Star Wars_ Planet of Twilight - Barbara Hambly [155]
And, when Luke still hesitated, the older man added gently, “I think that there is nothing further that you can do here.”
So close, thought Luke desperately. So dose. If I could just tell her …
Whatever dark the world may send …
He remembered her eyes, in the sunset light of Yavin Four’s towers. Remembered the pain in her voice, in that final message.
I have my own odyssey …
Tell her what, that would not give her still greater pain?
“No,” said Luke softly. “You’re right.”
He turned, and followed his sister and Han, the droids and Chewbacca and Liegeus, to the shuttle. At least he’d have a reason to get up in the morning, he thought wryly—now, and for quite some time to come. He would be back to this world, he knew: to bring back the Guardians, when those who went offworld to form the droch-killing apparatus returned. To bring back the remains of the synthdroids and Needles, for the Guardians to try to rehabilitate and realign after their enslavement.
To learn what he could of the Force, as the tsils understood it and of this strange civilization of timeless minds.
But he would always wonder.
He stopped at the bottom of the ramp, for one last look at the cool-glaring sun, the twilight stars, the wind-scoured sea bottoms, and wastelands of colored glass, the towering crystal tsils.
She has her own road, Liegeus had said. And he was right. Where she had to go now, Luke thought, he could not follow.
The only way in or out of the gun station tower was over the walls. A Theran was rappelling easily down on a line, dark crimson coat and gray veils striking a familiar chord: the fighter who had thrown the grenades, thought Luke, during that first battle he had seen. When the gawky, graceful figure reached the ground and walked toward Umolly Darm’s freighter, he saw the lightsaber swinging at the heavy leather belt, the long tail of malt-brown hair as she pulled loose her veils, and his heart leapt against his ribs.
She turned, at the other side of the landing ground, at the base of the freighter’s ramp.

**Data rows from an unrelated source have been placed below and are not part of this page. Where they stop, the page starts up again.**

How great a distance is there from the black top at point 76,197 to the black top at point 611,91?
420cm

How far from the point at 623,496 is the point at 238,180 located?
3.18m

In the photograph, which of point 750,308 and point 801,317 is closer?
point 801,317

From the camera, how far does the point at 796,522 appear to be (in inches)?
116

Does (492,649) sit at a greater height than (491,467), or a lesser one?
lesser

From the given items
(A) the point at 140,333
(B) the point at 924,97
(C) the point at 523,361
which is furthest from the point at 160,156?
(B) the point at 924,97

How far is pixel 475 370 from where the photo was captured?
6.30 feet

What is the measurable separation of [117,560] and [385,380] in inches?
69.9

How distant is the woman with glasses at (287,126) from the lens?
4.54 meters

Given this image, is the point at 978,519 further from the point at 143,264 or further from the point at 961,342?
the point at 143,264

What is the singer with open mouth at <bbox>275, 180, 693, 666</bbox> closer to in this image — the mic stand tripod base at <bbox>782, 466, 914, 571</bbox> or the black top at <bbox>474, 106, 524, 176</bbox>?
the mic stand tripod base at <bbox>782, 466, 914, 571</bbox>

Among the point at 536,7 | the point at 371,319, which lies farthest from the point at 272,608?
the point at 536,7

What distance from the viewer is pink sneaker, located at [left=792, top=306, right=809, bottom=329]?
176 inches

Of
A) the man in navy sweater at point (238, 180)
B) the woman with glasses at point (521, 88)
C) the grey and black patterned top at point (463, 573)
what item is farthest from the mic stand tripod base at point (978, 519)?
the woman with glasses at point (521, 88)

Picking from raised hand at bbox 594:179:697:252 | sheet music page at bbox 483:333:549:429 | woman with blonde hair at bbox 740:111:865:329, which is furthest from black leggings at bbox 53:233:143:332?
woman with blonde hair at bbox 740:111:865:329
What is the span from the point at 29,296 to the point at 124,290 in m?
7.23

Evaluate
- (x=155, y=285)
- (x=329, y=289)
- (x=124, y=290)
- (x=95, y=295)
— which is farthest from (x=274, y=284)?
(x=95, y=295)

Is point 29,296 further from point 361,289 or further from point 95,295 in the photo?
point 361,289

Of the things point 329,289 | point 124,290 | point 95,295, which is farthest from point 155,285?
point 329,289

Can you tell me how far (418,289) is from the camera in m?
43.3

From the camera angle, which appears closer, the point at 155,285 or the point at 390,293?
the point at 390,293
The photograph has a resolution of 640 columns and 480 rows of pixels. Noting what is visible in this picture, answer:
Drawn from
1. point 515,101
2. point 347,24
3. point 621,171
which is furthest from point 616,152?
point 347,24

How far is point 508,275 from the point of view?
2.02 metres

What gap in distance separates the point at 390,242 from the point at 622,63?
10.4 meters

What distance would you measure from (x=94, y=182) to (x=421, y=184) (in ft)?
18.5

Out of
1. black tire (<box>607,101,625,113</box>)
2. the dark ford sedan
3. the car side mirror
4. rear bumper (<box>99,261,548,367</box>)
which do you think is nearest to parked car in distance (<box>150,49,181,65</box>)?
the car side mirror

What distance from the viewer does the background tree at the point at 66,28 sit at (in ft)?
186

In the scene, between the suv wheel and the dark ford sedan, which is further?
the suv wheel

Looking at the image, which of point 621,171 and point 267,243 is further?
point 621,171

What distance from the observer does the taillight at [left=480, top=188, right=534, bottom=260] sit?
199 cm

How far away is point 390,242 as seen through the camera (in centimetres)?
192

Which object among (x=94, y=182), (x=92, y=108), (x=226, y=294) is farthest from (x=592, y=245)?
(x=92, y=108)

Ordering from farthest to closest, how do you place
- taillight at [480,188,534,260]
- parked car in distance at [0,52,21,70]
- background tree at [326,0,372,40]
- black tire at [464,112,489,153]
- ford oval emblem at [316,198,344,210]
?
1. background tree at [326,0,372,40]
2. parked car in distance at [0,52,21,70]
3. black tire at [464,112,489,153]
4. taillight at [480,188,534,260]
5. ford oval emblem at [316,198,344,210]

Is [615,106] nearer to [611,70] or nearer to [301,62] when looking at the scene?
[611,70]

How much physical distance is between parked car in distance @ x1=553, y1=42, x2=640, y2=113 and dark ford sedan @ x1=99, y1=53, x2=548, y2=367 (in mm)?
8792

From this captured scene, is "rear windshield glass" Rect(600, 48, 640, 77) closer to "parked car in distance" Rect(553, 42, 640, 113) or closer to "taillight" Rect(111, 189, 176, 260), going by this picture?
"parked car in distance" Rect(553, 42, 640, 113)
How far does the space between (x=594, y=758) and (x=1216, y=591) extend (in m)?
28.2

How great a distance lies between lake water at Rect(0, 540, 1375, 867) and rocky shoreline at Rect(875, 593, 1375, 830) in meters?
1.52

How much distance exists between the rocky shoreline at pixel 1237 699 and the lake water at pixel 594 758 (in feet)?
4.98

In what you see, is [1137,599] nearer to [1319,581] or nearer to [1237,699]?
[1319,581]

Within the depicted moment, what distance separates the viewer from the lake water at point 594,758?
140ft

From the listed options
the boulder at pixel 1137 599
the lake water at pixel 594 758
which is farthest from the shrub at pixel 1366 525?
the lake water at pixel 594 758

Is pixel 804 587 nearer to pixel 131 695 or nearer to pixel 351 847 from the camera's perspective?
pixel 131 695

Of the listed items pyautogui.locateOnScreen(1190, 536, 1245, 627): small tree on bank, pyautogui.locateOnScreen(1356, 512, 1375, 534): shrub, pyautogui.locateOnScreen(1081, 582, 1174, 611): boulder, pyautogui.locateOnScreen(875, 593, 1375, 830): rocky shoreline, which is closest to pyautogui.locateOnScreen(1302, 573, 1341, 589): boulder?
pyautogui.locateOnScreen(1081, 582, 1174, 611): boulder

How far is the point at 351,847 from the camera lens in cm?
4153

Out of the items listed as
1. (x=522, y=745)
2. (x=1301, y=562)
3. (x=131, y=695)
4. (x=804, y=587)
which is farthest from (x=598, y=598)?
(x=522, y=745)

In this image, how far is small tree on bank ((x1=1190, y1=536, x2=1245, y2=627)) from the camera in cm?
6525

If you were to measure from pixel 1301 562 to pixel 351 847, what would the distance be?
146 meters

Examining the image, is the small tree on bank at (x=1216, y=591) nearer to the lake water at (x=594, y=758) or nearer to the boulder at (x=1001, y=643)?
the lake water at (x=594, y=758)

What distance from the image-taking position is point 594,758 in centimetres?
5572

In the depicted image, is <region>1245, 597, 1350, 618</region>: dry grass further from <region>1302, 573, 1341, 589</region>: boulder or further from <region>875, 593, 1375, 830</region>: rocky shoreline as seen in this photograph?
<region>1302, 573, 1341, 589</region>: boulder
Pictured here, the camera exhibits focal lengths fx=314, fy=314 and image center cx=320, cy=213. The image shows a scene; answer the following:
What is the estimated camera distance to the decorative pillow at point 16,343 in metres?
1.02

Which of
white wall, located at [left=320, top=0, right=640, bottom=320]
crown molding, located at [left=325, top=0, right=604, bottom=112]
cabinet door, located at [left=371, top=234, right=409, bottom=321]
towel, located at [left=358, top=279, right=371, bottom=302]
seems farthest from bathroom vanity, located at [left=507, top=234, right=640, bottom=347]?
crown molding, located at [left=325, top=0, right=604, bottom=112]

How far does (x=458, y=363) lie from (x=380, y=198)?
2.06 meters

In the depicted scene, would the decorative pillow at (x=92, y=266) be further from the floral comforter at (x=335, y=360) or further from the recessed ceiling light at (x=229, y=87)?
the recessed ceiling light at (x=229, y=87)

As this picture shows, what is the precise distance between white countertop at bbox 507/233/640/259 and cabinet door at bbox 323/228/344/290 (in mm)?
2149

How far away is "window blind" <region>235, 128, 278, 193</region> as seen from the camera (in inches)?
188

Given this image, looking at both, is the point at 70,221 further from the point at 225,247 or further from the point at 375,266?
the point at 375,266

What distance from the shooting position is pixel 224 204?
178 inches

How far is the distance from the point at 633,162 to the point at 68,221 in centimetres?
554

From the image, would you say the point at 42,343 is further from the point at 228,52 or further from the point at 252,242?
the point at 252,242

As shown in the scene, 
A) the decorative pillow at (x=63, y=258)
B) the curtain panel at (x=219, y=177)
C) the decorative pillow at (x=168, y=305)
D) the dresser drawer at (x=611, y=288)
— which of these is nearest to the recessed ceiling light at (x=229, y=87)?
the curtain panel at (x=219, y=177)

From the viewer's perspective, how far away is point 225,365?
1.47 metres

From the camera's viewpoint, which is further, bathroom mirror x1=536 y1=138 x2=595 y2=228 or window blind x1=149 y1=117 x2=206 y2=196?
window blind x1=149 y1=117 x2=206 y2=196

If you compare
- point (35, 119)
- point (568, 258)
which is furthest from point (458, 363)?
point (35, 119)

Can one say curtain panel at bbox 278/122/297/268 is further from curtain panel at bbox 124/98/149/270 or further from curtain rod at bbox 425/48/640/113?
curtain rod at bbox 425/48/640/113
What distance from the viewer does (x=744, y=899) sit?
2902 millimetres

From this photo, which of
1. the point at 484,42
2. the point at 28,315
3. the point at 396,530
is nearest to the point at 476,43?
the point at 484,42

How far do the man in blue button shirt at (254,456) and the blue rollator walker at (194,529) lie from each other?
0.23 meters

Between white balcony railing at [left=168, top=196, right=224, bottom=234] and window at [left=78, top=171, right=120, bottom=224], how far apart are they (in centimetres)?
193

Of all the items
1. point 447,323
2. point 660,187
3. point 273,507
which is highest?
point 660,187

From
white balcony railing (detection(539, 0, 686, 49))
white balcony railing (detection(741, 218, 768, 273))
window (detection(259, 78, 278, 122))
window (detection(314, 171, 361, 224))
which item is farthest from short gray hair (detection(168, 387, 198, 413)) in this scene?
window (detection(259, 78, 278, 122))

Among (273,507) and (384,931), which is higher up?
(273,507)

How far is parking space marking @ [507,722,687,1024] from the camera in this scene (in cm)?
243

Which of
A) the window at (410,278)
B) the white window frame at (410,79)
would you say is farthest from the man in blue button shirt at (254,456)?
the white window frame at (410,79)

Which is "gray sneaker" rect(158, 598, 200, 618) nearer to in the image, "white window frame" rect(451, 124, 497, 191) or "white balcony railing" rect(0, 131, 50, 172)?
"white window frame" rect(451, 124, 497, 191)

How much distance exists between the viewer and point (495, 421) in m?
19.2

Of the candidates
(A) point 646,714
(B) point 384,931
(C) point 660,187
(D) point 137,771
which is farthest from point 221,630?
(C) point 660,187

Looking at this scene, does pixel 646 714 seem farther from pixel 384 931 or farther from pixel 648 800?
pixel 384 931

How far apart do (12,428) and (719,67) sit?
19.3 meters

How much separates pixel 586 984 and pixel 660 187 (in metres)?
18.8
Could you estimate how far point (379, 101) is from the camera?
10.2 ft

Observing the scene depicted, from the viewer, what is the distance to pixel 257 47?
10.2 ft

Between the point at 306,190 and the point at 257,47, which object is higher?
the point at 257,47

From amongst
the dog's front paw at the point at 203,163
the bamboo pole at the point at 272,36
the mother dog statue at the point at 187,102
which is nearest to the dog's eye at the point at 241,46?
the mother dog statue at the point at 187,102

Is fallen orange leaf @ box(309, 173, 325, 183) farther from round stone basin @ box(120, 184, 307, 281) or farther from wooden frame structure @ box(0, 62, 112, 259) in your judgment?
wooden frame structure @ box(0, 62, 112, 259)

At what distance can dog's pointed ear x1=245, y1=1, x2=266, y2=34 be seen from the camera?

She had always known if he was looking at her, even as he had known when her eyes were on him.
For a long moment they stood in stillness. She at the threshold of her long road, he thought, and he at the beginning of his.
He raised his hand to her, Farewell.
Her shoulders relaxed, and he could feel the tension leave her, the fear that he would cross that open ground to tear anew all those too-fresh wounds by taking her in his arms.
The time was past, for that.
In her stillness he read her thought: Please understand.
I understand.
She raised her hand to him, and he could feel her smile.
The antigravs on the shuttle were so smooth that there was no need to strap in for liftoff, though once the vessel got moving Luke knew he’d be better to be sitting down. He hurried his steps, to catch up with Liegeus as they made their way to the forward lounge. The philosopher was right, he knew. Trust your instinct, Obi-Wan had said, and curiously enough, once Liegeus had spoken of loving and freedom, he could no longer deny what his instinct had been telling him.
There was a time to embrace, and there was a time to release.
Time was long.
He was at Liegeus’s heels when they stepped into the forward lounge, and the woman seated near the mist and glory of the viewport rose from her chair. “Your Excellency,” said the red-haired woman to Leia, who had preceded them in.
But she said no more. She only stood transfixed, color draining from her face and with it draining the harshness of its lines, the terrible stern bitterness that seemed as much a part of her as the skull beneath the skin.
It seemed to Luke that there was another face looking out from those bitter emerald eyes. A girl’s face, almost unrecognizable.